Last month the Federal Court handed down their decision in the case of Szepesvary  v Weston (Trustee), in the matter of Szepesvary (Bankrupt) (No 2) [2018] FCA 87. The case considered an application by Szepesvary to annul bankruptcy pursuant to s153B of the Bankruptcy Act 1966 and to set aside the bankruptcy notice upon which the creditor’s petition was based, pursuant to s 30(1) of the Bankruptcy Act.

The debt associated with the bankruptcy notice had been assigned to ACM Group Ltd by Westpac Banking Corporation. Westpac contended they subsequently provided Szepesvary with a written notice that his liability previously owing to Westpac was due and payable to ACM. At trial, ACM relied on Westpac’s computer records which indicated the notice had been sent to Szepesvary’s residence on 6 October 2011.

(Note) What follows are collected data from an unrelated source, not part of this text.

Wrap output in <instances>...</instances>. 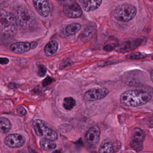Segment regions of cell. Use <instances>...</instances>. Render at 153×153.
Wrapping results in <instances>:
<instances>
[{
  "label": "cell",
  "mask_w": 153,
  "mask_h": 153,
  "mask_svg": "<svg viewBox=\"0 0 153 153\" xmlns=\"http://www.w3.org/2000/svg\"><path fill=\"white\" fill-rule=\"evenodd\" d=\"M52 140L42 138L40 141V146L42 149L45 150H49L54 149L57 147L56 143Z\"/></svg>",
  "instance_id": "cell-19"
},
{
  "label": "cell",
  "mask_w": 153,
  "mask_h": 153,
  "mask_svg": "<svg viewBox=\"0 0 153 153\" xmlns=\"http://www.w3.org/2000/svg\"><path fill=\"white\" fill-rule=\"evenodd\" d=\"M56 1H65L66 0H56Z\"/></svg>",
  "instance_id": "cell-33"
},
{
  "label": "cell",
  "mask_w": 153,
  "mask_h": 153,
  "mask_svg": "<svg viewBox=\"0 0 153 153\" xmlns=\"http://www.w3.org/2000/svg\"><path fill=\"white\" fill-rule=\"evenodd\" d=\"M97 31V27L94 24H89L86 26L79 35L81 41L88 42L94 36Z\"/></svg>",
  "instance_id": "cell-13"
},
{
  "label": "cell",
  "mask_w": 153,
  "mask_h": 153,
  "mask_svg": "<svg viewBox=\"0 0 153 153\" xmlns=\"http://www.w3.org/2000/svg\"><path fill=\"white\" fill-rule=\"evenodd\" d=\"M17 17L19 24L25 29H30L36 24V20L34 15L26 7L20 6L17 10Z\"/></svg>",
  "instance_id": "cell-5"
},
{
  "label": "cell",
  "mask_w": 153,
  "mask_h": 153,
  "mask_svg": "<svg viewBox=\"0 0 153 153\" xmlns=\"http://www.w3.org/2000/svg\"><path fill=\"white\" fill-rule=\"evenodd\" d=\"M33 127L36 134L38 137L53 141L58 139L57 132L47 126L42 120L40 119L34 120L33 123Z\"/></svg>",
  "instance_id": "cell-4"
},
{
  "label": "cell",
  "mask_w": 153,
  "mask_h": 153,
  "mask_svg": "<svg viewBox=\"0 0 153 153\" xmlns=\"http://www.w3.org/2000/svg\"><path fill=\"white\" fill-rule=\"evenodd\" d=\"M145 39L142 37L127 40L118 47L117 51L121 53H126L133 51L142 45Z\"/></svg>",
  "instance_id": "cell-10"
},
{
  "label": "cell",
  "mask_w": 153,
  "mask_h": 153,
  "mask_svg": "<svg viewBox=\"0 0 153 153\" xmlns=\"http://www.w3.org/2000/svg\"><path fill=\"white\" fill-rule=\"evenodd\" d=\"M109 93V90L105 88H91L85 93L84 98L86 102H94L105 98Z\"/></svg>",
  "instance_id": "cell-8"
},
{
  "label": "cell",
  "mask_w": 153,
  "mask_h": 153,
  "mask_svg": "<svg viewBox=\"0 0 153 153\" xmlns=\"http://www.w3.org/2000/svg\"><path fill=\"white\" fill-rule=\"evenodd\" d=\"M101 131L97 125L91 127L85 133V139L87 145L91 148L97 146L100 140Z\"/></svg>",
  "instance_id": "cell-7"
},
{
  "label": "cell",
  "mask_w": 153,
  "mask_h": 153,
  "mask_svg": "<svg viewBox=\"0 0 153 153\" xmlns=\"http://www.w3.org/2000/svg\"><path fill=\"white\" fill-rule=\"evenodd\" d=\"M46 68L44 65L40 64L38 66V75L40 77H43L46 73Z\"/></svg>",
  "instance_id": "cell-23"
},
{
  "label": "cell",
  "mask_w": 153,
  "mask_h": 153,
  "mask_svg": "<svg viewBox=\"0 0 153 153\" xmlns=\"http://www.w3.org/2000/svg\"><path fill=\"white\" fill-rule=\"evenodd\" d=\"M76 101L73 97H65L63 100V106L65 110L71 111L76 106Z\"/></svg>",
  "instance_id": "cell-21"
},
{
  "label": "cell",
  "mask_w": 153,
  "mask_h": 153,
  "mask_svg": "<svg viewBox=\"0 0 153 153\" xmlns=\"http://www.w3.org/2000/svg\"><path fill=\"white\" fill-rule=\"evenodd\" d=\"M137 9L133 5L123 4L118 6L114 10L113 16L117 21L128 22L136 16Z\"/></svg>",
  "instance_id": "cell-3"
},
{
  "label": "cell",
  "mask_w": 153,
  "mask_h": 153,
  "mask_svg": "<svg viewBox=\"0 0 153 153\" xmlns=\"http://www.w3.org/2000/svg\"><path fill=\"white\" fill-rule=\"evenodd\" d=\"M77 2H79V3H81V4H83L84 2L85 1H87L88 0H75Z\"/></svg>",
  "instance_id": "cell-31"
},
{
  "label": "cell",
  "mask_w": 153,
  "mask_h": 153,
  "mask_svg": "<svg viewBox=\"0 0 153 153\" xmlns=\"http://www.w3.org/2000/svg\"><path fill=\"white\" fill-rule=\"evenodd\" d=\"M30 45H31V50L35 49L37 46V43L36 42H33L30 43Z\"/></svg>",
  "instance_id": "cell-29"
},
{
  "label": "cell",
  "mask_w": 153,
  "mask_h": 153,
  "mask_svg": "<svg viewBox=\"0 0 153 153\" xmlns=\"http://www.w3.org/2000/svg\"><path fill=\"white\" fill-rule=\"evenodd\" d=\"M17 20L12 13L1 9L0 15V30L1 36L11 37L16 33Z\"/></svg>",
  "instance_id": "cell-2"
},
{
  "label": "cell",
  "mask_w": 153,
  "mask_h": 153,
  "mask_svg": "<svg viewBox=\"0 0 153 153\" xmlns=\"http://www.w3.org/2000/svg\"><path fill=\"white\" fill-rule=\"evenodd\" d=\"M72 63V61L71 60L69 59H64L63 61L60 64V68L63 69L64 68H67L68 66L70 65Z\"/></svg>",
  "instance_id": "cell-26"
},
{
  "label": "cell",
  "mask_w": 153,
  "mask_h": 153,
  "mask_svg": "<svg viewBox=\"0 0 153 153\" xmlns=\"http://www.w3.org/2000/svg\"><path fill=\"white\" fill-rule=\"evenodd\" d=\"M146 138V133L140 128L134 129L131 138V147L136 152H140L143 149V143Z\"/></svg>",
  "instance_id": "cell-6"
},
{
  "label": "cell",
  "mask_w": 153,
  "mask_h": 153,
  "mask_svg": "<svg viewBox=\"0 0 153 153\" xmlns=\"http://www.w3.org/2000/svg\"><path fill=\"white\" fill-rule=\"evenodd\" d=\"M9 87L11 89H14V88H17L16 85H15V84L13 83H10L9 84Z\"/></svg>",
  "instance_id": "cell-30"
},
{
  "label": "cell",
  "mask_w": 153,
  "mask_h": 153,
  "mask_svg": "<svg viewBox=\"0 0 153 153\" xmlns=\"http://www.w3.org/2000/svg\"><path fill=\"white\" fill-rule=\"evenodd\" d=\"M53 79L51 77L48 76L43 81L42 85L44 87L47 86L51 84Z\"/></svg>",
  "instance_id": "cell-27"
},
{
  "label": "cell",
  "mask_w": 153,
  "mask_h": 153,
  "mask_svg": "<svg viewBox=\"0 0 153 153\" xmlns=\"http://www.w3.org/2000/svg\"><path fill=\"white\" fill-rule=\"evenodd\" d=\"M9 62V60L7 58H1L0 60V63L1 65H6Z\"/></svg>",
  "instance_id": "cell-28"
},
{
  "label": "cell",
  "mask_w": 153,
  "mask_h": 153,
  "mask_svg": "<svg viewBox=\"0 0 153 153\" xmlns=\"http://www.w3.org/2000/svg\"><path fill=\"white\" fill-rule=\"evenodd\" d=\"M12 52L17 54L25 53L31 50L30 43L23 42H18L12 44L10 48Z\"/></svg>",
  "instance_id": "cell-14"
},
{
  "label": "cell",
  "mask_w": 153,
  "mask_h": 153,
  "mask_svg": "<svg viewBox=\"0 0 153 153\" xmlns=\"http://www.w3.org/2000/svg\"><path fill=\"white\" fill-rule=\"evenodd\" d=\"M151 98V94L148 92L141 90H130L121 94L120 101L125 106L136 107L147 103Z\"/></svg>",
  "instance_id": "cell-1"
},
{
  "label": "cell",
  "mask_w": 153,
  "mask_h": 153,
  "mask_svg": "<svg viewBox=\"0 0 153 153\" xmlns=\"http://www.w3.org/2000/svg\"><path fill=\"white\" fill-rule=\"evenodd\" d=\"M102 0H88L82 4V7L86 12H91L97 9L102 3Z\"/></svg>",
  "instance_id": "cell-15"
},
{
  "label": "cell",
  "mask_w": 153,
  "mask_h": 153,
  "mask_svg": "<svg viewBox=\"0 0 153 153\" xmlns=\"http://www.w3.org/2000/svg\"><path fill=\"white\" fill-rule=\"evenodd\" d=\"M81 28L80 24L73 23L69 25L66 27V33L68 35H73L77 33Z\"/></svg>",
  "instance_id": "cell-20"
},
{
  "label": "cell",
  "mask_w": 153,
  "mask_h": 153,
  "mask_svg": "<svg viewBox=\"0 0 153 153\" xmlns=\"http://www.w3.org/2000/svg\"><path fill=\"white\" fill-rule=\"evenodd\" d=\"M58 44L55 41H52L47 44L45 47L44 51L46 56H51L57 52Z\"/></svg>",
  "instance_id": "cell-17"
},
{
  "label": "cell",
  "mask_w": 153,
  "mask_h": 153,
  "mask_svg": "<svg viewBox=\"0 0 153 153\" xmlns=\"http://www.w3.org/2000/svg\"><path fill=\"white\" fill-rule=\"evenodd\" d=\"M16 111L19 114L22 116H25L27 114V111L25 108L22 105H18L17 107Z\"/></svg>",
  "instance_id": "cell-25"
},
{
  "label": "cell",
  "mask_w": 153,
  "mask_h": 153,
  "mask_svg": "<svg viewBox=\"0 0 153 153\" xmlns=\"http://www.w3.org/2000/svg\"><path fill=\"white\" fill-rule=\"evenodd\" d=\"M64 14L70 18H78L82 16V11L78 4L75 2L69 3L64 5L63 8Z\"/></svg>",
  "instance_id": "cell-11"
},
{
  "label": "cell",
  "mask_w": 153,
  "mask_h": 153,
  "mask_svg": "<svg viewBox=\"0 0 153 153\" xmlns=\"http://www.w3.org/2000/svg\"><path fill=\"white\" fill-rule=\"evenodd\" d=\"M152 59L153 60V56L152 57Z\"/></svg>",
  "instance_id": "cell-34"
},
{
  "label": "cell",
  "mask_w": 153,
  "mask_h": 153,
  "mask_svg": "<svg viewBox=\"0 0 153 153\" xmlns=\"http://www.w3.org/2000/svg\"><path fill=\"white\" fill-rule=\"evenodd\" d=\"M99 152L100 153H114V149L112 141L108 139L104 140L100 145Z\"/></svg>",
  "instance_id": "cell-16"
},
{
  "label": "cell",
  "mask_w": 153,
  "mask_h": 153,
  "mask_svg": "<svg viewBox=\"0 0 153 153\" xmlns=\"http://www.w3.org/2000/svg\"><path fill=\"white\" fill-rule=\"evenodd\" d=\"M150 77H151V80L153 83V70L151 71V74H150Z\"/></svg>",
  "instance_id": "cell-32"
},
{
  "label": "cell",
  "mask_w": 153,
  "mask_h": 153,
  "mask_svg": "<svg viewBox=\"0 0 153 153\" xmlns=\"http://www.w3.org/2000/svg\"><path fill=\"white\" fill-rule=\"evenodd\" d=\"M146 55L145 53L141 52H136L134 53H130L126 55L125 57L127 59H143L146 57Z\"/></svg>",
  "instance_id": "cell-22"
},
{
  "label": "cell",
  "mask_w": 153,
  "mask_h": 153,
  "mask_svg": "<svg viewBox=\"0 0 153 153\" xmlns=\"http://www.w3.org/2000/svg\"><path fill=\"white\" fill-rule=\"evenodd\" d=\"M11 122L6 117H1L0 118V128L1 132L3 134L9 132L11 129Z\"/></svg>",
  "instance_id": "cell-18"
},
{
  "label": "cell",
  "mask_w": 153,
  "mask_h": 153,
  "mask_svg": "<svg viewBox=\"0 0 153 153\" xmlns=\"http://www.w3.org/2000/svg\"><path fill=\"white\" fill-rule=\"evenodd\" d=\"M33 4L36 12L40 16L43 17L49 16L51 8L48 0H33Z\"/></svg>",
  "instance_id": "cell-12"
},
{
  "label": "cell",
  "mask_w": 153,
  "mask_h": 153,
  "mask_svg": "<svg viewBox=\"0 0 153 153\" xmlns=\"http://www.w3.org/2000/svg\"><path fill=\"white\" fill-rule=\"evenodd\" d=\"M117 46L116 43L108 44L104 47L103 50L106 52H111L114 50Z\"/></svg>",
  "instance_id": "cell-24"
},
{
  "label": "cell",
  "mask_w": 153,
  "mask_h": 153,
  "mask_svg": "<svg viewBox=\"0 0 153 153\" xmlns=\"http://www.w3.org/2000/svg\"><path fill=\"white\" fill-rule=\"evenodd\" d=\"M4 142L7 146L11 148H19L25 144L26 139L21 134L15 133L7 136Z\"/></svg>",
  "instance_id": "cell-9"
}]
</instances>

Szepesvary claimed he did not receive the Notice until many years later, at which point he was already bankrupt. Despite this, Szepesvary acknowledged he could not recall all of the correspondence he received from Westpac and ACM dating back to 2011. He also testified that the house in which he lived had multiple letterboxes and that it was not uncommon for his mail to be mistakenly delivered to his neighbour.

In determining whether the notice had been served to Szepesvary, O’Callaghan J considered s134 of the Property Law Act 1958 (Vic), which specifies that an absolute assignment of writing will only be effective if express notice is given to the debtor.

Moreover, his Honour referred to s160(1) Evidence Act 1995 (Cth), which states:

  • “It is presumed (unless evidence sufficient to raise doubt about the presumption is adduced) that a postal article sent by prepaid post addressed to a person at a specified address in Australia or in an external Territory was received at that address on the fourth working day after having been posted.”

Lastly, O’Callaghan J referred to the judgement of Jacobson J in Leveraged Equities Limited v Goodridge:

  • It is trite law that there is a prima facie presumption of fact that an envelope addressed and posted and not afterwards returned reached its destination in the ordinary course of post.”

Accordingly, his Honour concluded ACM had presented sufficient evidence to support a finding that the Notice had been adequately addressed and posted, and that Szepesvary’s evidence was not sufficient to negate the presumption.

O’Callaghan J emphasized the role of a recipient in the correct service of a document, drawing upon the finding of Lindgren J in Deputy Commissioner of Taxation v Trio  to conclude that the risk of non-delivery created by Szepesvary could not have been known by Westpac:

  • “There are strong policy reasons why any risk arising from the fact that there is no letter box or any other facility for receipt of mail at the registered office or from such an arrangement should lie with the company. It is the company that chooses not to have such a facility or to have as its registered office premises to which it is not practicable for mail to be delivered.”

Ultimately the case was dismissed with costs. It serves as a timely reminder to all parties of the importance of ensuring documents are served correctly when delivered by post.